▶ **Bloque de texto**
-- -- --

El catedrático de Neurología en la Escuela Médica de Harvard, Álvaro Pascual-Leone. - FUNDACIÓN RAMÓN ARECES
MADRID, 30 Sep. (EUROPA PRESS) -
Científicos españoles han apelado este martes "a la transparencia, al rigor científico y a la responsabilidad colectiva" para "abordar los desafíos éticos" que entraña la inteligencia artificial (IA). Además, han hecho un llamamiento al consenso y a la ética científica en la investigación, sobre todo en cuestiones sensibles como el uso de modelos animales y embrionarios.
Estas han sido algunas de las conclusiones de la jornada anual que la Confederación de Sociedades Científicas de España (COSCE) ha celebrado con la colaboración de la Fundación Ramón Areces en la sede de la propia fundación.
"La IA no debería sustituir al juicio clínico", ha afirmado a lo largo de la jornada el director del Área de Medicina Interna del Hospital Costa del Sol de Marbella y expresidente de la FACME (Federación de Asociaciones Científico Médicas Españolas), Javier García Alegría.

-- -- --

▶ **Datos recopilados**

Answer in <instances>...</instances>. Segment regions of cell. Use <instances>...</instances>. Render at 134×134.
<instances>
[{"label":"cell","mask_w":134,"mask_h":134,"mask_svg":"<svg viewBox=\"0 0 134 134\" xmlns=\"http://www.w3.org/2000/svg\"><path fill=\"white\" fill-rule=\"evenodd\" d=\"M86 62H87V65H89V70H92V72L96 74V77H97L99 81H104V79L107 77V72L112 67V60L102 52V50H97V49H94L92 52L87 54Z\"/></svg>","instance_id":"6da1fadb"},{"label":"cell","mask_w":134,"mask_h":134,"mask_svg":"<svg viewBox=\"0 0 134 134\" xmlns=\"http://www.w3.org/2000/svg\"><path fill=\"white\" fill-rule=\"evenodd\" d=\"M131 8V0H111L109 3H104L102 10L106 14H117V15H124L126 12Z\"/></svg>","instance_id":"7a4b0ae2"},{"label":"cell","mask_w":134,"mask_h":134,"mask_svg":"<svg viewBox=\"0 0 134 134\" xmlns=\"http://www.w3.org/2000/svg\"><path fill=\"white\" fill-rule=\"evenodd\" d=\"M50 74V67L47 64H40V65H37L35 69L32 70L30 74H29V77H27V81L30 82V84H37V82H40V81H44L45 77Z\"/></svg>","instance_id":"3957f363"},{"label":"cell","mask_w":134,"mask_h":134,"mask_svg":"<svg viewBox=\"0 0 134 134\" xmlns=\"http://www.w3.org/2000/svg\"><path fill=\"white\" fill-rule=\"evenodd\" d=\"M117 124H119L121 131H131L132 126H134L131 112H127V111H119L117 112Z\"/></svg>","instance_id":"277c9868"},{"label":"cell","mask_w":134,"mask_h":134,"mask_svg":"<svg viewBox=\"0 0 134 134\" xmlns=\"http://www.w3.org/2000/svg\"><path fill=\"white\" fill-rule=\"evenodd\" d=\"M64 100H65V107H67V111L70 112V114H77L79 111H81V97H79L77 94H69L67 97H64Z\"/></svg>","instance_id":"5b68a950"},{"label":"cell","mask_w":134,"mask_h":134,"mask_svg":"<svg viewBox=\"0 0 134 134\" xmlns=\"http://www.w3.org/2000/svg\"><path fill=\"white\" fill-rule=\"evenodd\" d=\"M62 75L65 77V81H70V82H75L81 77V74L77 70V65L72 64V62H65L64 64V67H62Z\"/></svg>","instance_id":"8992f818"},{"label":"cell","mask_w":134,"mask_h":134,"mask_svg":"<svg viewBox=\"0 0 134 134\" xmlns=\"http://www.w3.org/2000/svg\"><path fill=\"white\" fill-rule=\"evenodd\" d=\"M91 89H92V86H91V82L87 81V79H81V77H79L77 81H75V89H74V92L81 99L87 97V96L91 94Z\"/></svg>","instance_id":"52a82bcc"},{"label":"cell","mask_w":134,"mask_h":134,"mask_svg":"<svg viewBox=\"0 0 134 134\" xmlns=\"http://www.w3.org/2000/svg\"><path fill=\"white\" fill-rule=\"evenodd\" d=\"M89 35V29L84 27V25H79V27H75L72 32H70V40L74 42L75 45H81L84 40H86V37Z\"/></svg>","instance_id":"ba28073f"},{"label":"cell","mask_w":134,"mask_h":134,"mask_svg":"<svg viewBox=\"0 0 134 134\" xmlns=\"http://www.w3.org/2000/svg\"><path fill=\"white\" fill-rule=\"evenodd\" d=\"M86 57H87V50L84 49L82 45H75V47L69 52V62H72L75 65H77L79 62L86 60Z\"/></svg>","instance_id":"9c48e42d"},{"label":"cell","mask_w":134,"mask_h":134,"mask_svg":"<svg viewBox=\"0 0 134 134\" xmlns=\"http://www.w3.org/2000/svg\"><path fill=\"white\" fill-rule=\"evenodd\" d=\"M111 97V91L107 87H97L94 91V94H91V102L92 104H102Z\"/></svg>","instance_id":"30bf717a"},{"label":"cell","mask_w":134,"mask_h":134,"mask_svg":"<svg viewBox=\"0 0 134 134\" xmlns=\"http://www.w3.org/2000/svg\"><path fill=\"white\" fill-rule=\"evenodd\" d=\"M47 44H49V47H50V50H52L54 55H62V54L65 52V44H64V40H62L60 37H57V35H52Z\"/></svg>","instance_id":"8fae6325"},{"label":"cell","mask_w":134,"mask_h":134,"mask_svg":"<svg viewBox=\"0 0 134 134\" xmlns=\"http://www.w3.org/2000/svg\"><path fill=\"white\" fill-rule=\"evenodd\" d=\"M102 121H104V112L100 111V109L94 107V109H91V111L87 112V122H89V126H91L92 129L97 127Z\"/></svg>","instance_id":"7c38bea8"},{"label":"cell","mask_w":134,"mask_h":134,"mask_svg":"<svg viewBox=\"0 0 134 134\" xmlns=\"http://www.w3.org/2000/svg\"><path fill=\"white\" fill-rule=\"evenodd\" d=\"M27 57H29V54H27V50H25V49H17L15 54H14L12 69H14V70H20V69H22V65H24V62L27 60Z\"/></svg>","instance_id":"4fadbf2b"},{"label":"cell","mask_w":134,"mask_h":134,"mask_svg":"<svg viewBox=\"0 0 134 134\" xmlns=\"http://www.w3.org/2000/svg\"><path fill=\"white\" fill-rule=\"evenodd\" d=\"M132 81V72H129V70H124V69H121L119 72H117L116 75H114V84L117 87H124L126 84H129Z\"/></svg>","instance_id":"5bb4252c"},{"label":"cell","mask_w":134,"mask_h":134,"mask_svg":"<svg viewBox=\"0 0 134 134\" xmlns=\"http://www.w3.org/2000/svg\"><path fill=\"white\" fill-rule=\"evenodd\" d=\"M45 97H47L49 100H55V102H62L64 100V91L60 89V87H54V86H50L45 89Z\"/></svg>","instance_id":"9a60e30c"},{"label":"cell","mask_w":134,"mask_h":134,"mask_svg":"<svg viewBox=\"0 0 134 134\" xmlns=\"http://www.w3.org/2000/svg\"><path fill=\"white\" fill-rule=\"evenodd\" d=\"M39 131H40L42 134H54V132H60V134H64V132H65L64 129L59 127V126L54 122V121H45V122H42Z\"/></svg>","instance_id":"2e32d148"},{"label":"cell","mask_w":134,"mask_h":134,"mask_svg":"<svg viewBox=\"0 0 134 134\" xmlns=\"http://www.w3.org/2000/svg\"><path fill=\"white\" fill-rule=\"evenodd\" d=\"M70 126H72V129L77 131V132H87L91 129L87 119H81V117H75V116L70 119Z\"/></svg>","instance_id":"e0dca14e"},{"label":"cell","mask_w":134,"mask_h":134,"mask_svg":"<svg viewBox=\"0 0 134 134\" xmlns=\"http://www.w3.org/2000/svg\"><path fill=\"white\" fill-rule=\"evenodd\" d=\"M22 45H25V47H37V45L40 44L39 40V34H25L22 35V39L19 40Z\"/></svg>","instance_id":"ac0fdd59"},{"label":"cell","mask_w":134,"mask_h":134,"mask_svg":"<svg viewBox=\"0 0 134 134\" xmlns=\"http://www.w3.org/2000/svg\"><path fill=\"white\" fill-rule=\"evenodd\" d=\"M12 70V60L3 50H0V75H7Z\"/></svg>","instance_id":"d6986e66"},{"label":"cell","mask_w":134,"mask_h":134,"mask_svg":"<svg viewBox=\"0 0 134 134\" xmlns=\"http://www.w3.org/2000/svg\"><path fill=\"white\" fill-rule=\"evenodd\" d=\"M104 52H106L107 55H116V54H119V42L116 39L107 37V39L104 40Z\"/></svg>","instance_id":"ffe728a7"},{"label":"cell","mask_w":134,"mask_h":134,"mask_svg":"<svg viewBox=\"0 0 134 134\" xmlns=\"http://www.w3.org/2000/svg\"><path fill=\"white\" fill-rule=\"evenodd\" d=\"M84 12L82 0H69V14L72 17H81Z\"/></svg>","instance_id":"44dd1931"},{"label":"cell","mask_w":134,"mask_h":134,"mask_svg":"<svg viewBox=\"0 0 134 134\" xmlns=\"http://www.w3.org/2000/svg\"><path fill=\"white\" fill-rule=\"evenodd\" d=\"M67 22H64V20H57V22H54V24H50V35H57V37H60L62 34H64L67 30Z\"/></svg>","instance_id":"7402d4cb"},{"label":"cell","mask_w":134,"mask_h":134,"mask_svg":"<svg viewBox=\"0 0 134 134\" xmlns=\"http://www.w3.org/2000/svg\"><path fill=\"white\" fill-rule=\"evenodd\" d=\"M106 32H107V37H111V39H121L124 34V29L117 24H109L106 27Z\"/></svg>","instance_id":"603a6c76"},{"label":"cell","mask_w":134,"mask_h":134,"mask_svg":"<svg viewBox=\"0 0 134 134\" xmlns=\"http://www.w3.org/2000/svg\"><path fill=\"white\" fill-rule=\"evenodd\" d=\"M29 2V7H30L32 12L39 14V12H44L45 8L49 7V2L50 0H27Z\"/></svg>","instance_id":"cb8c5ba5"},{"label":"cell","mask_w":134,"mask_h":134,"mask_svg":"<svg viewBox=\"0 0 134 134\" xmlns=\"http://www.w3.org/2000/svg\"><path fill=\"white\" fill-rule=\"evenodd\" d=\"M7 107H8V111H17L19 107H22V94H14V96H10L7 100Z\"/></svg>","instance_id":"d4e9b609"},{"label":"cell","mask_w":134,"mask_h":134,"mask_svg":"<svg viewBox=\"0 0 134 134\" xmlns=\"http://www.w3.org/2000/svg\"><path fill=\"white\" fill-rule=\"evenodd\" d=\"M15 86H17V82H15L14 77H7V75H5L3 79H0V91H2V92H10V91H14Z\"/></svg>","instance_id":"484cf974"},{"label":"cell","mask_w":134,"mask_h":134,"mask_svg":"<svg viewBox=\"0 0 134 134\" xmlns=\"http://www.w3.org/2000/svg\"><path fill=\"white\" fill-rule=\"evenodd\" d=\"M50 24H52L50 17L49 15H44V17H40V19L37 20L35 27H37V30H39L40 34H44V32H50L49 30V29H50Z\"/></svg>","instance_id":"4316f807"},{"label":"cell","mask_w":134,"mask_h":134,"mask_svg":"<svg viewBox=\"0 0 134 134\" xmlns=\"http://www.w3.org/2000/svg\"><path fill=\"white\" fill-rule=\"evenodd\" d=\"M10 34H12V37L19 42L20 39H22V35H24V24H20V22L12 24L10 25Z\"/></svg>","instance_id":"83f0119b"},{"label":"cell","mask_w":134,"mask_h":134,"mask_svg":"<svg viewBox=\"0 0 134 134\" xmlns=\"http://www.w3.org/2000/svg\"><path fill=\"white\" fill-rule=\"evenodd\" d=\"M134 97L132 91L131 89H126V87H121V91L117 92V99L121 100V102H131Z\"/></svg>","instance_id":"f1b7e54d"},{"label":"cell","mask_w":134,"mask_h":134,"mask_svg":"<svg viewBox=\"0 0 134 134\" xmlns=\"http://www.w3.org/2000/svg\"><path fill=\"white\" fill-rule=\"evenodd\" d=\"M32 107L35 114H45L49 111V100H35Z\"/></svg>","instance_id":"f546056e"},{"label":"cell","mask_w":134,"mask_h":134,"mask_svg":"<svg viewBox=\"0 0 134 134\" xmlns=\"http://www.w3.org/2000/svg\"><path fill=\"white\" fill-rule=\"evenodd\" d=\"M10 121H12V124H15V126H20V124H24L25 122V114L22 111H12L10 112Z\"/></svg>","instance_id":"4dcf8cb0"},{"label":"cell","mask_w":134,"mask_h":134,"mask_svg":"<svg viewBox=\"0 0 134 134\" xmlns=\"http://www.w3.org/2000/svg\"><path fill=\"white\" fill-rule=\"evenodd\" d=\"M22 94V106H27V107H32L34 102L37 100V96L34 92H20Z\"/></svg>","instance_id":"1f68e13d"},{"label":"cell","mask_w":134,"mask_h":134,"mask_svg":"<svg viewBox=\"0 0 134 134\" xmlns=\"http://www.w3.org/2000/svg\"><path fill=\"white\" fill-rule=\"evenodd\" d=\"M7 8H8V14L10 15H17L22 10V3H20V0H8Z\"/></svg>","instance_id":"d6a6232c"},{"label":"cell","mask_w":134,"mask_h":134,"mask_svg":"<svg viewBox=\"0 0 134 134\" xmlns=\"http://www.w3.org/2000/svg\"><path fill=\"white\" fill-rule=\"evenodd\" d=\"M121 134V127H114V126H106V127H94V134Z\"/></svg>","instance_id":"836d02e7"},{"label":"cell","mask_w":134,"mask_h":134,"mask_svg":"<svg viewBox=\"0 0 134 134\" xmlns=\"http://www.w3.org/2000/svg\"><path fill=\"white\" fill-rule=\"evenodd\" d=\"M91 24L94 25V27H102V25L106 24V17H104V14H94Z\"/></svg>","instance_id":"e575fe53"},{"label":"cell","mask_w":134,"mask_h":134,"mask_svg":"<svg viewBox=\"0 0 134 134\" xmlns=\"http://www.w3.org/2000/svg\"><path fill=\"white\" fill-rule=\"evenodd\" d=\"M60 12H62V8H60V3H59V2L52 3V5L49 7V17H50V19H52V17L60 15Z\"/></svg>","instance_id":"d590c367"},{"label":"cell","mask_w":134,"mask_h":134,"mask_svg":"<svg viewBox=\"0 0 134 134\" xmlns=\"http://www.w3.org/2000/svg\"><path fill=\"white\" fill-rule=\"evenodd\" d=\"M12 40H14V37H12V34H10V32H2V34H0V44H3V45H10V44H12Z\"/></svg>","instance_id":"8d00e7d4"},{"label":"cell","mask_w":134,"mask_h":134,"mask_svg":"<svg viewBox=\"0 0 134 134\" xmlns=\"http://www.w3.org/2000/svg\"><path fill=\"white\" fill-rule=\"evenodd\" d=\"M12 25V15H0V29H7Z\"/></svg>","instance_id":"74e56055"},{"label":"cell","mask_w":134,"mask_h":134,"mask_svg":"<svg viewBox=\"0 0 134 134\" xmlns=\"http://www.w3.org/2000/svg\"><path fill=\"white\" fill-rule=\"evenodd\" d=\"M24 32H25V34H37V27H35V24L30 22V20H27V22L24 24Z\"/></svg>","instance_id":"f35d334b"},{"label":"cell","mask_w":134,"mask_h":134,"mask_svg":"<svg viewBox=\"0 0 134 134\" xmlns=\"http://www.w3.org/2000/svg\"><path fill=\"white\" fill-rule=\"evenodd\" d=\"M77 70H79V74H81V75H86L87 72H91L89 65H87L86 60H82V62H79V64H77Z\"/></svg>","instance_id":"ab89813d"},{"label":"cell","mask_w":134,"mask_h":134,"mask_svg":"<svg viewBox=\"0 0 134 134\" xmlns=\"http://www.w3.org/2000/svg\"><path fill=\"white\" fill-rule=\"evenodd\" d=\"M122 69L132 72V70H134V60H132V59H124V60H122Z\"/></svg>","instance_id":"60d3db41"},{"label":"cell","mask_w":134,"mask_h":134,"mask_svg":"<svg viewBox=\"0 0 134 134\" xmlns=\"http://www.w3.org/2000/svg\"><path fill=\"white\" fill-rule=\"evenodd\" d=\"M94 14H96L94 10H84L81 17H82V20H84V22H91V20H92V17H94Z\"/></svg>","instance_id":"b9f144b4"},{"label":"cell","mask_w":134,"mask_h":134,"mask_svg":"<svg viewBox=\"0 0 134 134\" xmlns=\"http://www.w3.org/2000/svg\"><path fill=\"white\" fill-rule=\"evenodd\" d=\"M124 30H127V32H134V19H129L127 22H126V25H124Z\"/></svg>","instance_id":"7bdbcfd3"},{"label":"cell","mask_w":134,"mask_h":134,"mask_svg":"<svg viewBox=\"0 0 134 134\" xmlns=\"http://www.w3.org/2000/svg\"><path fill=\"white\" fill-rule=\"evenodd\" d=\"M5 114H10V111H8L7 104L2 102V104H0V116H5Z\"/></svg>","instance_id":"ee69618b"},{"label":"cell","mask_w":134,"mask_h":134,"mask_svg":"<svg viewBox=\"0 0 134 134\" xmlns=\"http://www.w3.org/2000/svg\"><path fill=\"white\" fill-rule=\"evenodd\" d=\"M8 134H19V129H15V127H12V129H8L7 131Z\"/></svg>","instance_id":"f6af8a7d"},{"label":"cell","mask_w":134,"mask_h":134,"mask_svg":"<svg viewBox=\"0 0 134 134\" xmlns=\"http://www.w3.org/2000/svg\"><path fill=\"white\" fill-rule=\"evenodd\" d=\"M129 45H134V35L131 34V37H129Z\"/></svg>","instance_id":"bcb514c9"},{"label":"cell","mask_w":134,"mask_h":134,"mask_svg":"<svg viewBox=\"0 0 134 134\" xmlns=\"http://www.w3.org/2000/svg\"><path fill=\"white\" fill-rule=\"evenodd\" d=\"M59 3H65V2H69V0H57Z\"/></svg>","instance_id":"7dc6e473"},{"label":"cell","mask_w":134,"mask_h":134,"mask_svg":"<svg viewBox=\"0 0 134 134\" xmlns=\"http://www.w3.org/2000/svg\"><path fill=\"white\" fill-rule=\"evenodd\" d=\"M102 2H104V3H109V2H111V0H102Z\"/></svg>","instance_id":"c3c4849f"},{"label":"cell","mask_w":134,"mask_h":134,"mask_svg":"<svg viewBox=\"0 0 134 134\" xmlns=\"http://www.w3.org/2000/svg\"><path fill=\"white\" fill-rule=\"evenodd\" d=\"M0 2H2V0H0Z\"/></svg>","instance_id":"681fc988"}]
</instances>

-- -- --

▶ **Consigna 1**
Según la noticia sobre la jornada de la COSCE, ¿con qué fin apelaron los científicos españoles a la transparencia, al rigor científico y a la responsabilidad colectiva?
▶ **Consigna 2**
Extrae de la noticia sobre la jornada de la COSCE todo lo que va desde "El catedrático de" hasta "la propia fundación.".
▶ **Consigna 3**
Enumera todas las siglas que aparecen en la noticia sobre la jornada de la COSCE, cada una con su forma completa tal como la da el texto.
Para resolver lo que se pide, básate únicamente en el texto.

▶ **Solución del ejercicio 1**
Lo hicieron para abordar los desafíos éticos que entraña la inteligencia artificial (IA).

▶ **Solución del ejercicio 2**
El catedrático de Neurología en la Escuela Médica de Harvard, Álvaro Pascual-Leone. - FUNDACIÓN RAMÓN ARECES
MADRID, 30 Sep. (EUROPA PRESS) -
Científicos españoles han apelado este martes "a la transparencia, al rigor científico y a la responsabilidad colectiva" para "abordar los desafíos éticos" que entraña la inteligencia artificial (IA). Además, han hecho un llamamiento al consenso y a la ética científica en la investigación, sobre todo en cuestiones sensibles como el uso de modelos animales y embrionarios.
Estas han sido algunas de las conclusiones de la jornada anual que la Confederación de Sociedades Científicas de España (COSCE) ha celebrado con la colaboración de la Fundación Ramón Areces en la sede de la propia fundación.

▶ **Solución del ejercicio 3**
IA: inteligencia artificial
COSCE: Confederación de Sociedades Científicas de España
FACME: Federación de Asociaciones Científico Médicas Españolas